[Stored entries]
==============================
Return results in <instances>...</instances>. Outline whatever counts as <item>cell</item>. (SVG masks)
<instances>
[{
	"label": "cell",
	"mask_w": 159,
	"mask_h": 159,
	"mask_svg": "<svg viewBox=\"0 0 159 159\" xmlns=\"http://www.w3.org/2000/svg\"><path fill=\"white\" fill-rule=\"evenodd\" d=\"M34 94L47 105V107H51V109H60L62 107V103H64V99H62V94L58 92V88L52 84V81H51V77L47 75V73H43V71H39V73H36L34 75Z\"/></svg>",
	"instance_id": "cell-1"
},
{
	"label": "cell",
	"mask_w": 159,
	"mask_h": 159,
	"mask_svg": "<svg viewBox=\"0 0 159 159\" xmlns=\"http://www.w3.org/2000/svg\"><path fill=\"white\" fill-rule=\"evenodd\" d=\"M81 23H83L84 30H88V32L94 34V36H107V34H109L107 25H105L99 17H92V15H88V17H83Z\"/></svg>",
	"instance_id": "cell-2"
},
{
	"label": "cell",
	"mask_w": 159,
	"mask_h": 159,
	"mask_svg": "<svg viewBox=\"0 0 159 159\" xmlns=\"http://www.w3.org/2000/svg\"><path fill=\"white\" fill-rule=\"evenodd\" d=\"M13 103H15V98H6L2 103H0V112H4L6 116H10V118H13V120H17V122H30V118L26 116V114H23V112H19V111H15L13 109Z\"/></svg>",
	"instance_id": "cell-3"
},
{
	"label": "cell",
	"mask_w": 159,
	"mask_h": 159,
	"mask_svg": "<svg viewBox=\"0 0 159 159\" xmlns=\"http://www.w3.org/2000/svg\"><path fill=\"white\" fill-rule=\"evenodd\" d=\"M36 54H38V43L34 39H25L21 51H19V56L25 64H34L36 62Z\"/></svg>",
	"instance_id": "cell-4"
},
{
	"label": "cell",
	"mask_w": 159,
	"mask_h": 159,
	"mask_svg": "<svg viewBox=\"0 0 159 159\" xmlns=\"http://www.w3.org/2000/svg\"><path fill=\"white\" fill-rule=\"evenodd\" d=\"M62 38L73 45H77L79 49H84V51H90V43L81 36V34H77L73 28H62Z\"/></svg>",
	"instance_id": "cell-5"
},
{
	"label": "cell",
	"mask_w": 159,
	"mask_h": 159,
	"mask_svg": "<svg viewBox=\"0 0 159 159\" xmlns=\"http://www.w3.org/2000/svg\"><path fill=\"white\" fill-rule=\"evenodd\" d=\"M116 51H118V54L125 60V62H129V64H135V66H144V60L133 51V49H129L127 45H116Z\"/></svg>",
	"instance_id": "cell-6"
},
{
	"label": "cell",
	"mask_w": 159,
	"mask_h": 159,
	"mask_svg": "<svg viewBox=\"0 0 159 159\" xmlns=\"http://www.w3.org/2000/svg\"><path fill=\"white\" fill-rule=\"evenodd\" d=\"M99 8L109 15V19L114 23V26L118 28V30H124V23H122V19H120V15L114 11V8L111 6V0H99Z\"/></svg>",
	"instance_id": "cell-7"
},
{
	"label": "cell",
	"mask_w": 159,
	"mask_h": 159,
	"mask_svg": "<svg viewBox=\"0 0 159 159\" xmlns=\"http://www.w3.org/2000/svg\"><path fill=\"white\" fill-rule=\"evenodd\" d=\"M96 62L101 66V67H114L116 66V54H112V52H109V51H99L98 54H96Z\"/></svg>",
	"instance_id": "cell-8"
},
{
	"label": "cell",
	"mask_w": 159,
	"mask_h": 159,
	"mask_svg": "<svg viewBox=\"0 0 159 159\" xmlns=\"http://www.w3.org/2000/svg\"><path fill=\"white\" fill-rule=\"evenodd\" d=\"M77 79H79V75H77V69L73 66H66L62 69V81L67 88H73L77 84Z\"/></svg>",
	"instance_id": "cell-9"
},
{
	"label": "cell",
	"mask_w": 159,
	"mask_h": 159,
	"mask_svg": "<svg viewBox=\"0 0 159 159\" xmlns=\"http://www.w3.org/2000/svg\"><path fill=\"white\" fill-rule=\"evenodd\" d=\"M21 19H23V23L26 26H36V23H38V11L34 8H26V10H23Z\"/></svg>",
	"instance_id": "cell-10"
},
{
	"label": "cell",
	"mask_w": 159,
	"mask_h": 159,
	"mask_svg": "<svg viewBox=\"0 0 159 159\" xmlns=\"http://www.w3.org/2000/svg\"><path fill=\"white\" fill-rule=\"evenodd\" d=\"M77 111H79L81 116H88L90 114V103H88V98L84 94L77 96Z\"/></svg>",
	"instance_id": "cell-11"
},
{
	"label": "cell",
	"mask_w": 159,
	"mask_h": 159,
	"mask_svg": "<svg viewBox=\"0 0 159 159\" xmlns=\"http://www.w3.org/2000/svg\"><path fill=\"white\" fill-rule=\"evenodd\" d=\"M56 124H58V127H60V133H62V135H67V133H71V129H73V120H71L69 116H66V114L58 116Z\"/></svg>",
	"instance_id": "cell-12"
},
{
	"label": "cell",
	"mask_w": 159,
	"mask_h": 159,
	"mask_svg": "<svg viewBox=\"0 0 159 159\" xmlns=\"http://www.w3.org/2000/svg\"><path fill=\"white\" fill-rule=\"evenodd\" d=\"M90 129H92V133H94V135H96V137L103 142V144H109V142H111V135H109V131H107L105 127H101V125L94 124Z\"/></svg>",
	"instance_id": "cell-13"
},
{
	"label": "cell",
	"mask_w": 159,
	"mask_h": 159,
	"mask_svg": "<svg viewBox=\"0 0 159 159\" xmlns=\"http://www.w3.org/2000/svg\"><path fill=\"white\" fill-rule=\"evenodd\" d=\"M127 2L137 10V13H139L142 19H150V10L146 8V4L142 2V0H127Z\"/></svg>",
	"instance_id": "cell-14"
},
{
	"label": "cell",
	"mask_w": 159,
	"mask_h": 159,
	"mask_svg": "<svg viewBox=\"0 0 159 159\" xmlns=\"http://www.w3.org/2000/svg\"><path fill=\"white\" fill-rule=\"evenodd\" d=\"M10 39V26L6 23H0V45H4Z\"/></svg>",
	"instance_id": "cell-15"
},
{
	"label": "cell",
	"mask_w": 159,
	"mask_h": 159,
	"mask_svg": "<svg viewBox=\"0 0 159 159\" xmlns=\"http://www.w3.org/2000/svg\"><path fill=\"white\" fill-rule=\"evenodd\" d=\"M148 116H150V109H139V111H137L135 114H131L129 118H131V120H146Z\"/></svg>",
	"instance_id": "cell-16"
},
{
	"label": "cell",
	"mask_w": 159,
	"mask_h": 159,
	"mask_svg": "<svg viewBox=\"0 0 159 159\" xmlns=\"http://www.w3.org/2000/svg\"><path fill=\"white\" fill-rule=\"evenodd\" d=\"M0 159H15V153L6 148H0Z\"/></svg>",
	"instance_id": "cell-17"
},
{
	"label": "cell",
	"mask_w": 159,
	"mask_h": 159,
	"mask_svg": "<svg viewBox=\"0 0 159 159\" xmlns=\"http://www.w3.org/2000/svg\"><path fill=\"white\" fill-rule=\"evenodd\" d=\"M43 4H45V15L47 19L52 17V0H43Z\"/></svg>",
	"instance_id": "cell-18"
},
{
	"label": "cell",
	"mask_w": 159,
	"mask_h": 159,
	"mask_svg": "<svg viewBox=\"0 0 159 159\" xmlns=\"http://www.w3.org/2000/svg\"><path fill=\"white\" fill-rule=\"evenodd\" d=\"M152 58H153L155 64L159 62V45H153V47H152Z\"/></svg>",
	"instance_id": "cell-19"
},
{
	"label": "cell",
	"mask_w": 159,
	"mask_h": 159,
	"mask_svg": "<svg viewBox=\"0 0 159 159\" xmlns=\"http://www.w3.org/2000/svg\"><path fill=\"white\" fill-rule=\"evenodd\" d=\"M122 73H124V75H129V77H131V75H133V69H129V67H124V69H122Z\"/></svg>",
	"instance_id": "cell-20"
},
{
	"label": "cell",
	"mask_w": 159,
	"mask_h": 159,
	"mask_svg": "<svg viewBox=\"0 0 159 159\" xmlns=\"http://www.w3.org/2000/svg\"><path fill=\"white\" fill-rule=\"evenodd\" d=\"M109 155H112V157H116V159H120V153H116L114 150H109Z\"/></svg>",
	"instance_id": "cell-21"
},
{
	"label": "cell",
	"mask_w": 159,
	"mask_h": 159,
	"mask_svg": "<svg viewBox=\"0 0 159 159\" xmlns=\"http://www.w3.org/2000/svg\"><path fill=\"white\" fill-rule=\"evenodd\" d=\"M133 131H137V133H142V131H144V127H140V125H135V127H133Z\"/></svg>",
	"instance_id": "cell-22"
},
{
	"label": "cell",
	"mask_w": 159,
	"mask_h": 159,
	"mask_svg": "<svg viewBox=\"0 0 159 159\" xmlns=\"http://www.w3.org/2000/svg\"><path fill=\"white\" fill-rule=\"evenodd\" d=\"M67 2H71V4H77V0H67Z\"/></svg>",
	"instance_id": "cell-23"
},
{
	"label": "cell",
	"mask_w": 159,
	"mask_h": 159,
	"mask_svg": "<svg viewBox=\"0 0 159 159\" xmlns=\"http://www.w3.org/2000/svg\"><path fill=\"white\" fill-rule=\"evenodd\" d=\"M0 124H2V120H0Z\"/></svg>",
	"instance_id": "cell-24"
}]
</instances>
==============================
Your objective:
Locate each line of the data above that contains the string "instances", and copy those lines.

Output of the task:
Return results in <instances>...</instances>. Outline whatever counts as <item>cell</item>. (SVG masks)
<instances>
</instances>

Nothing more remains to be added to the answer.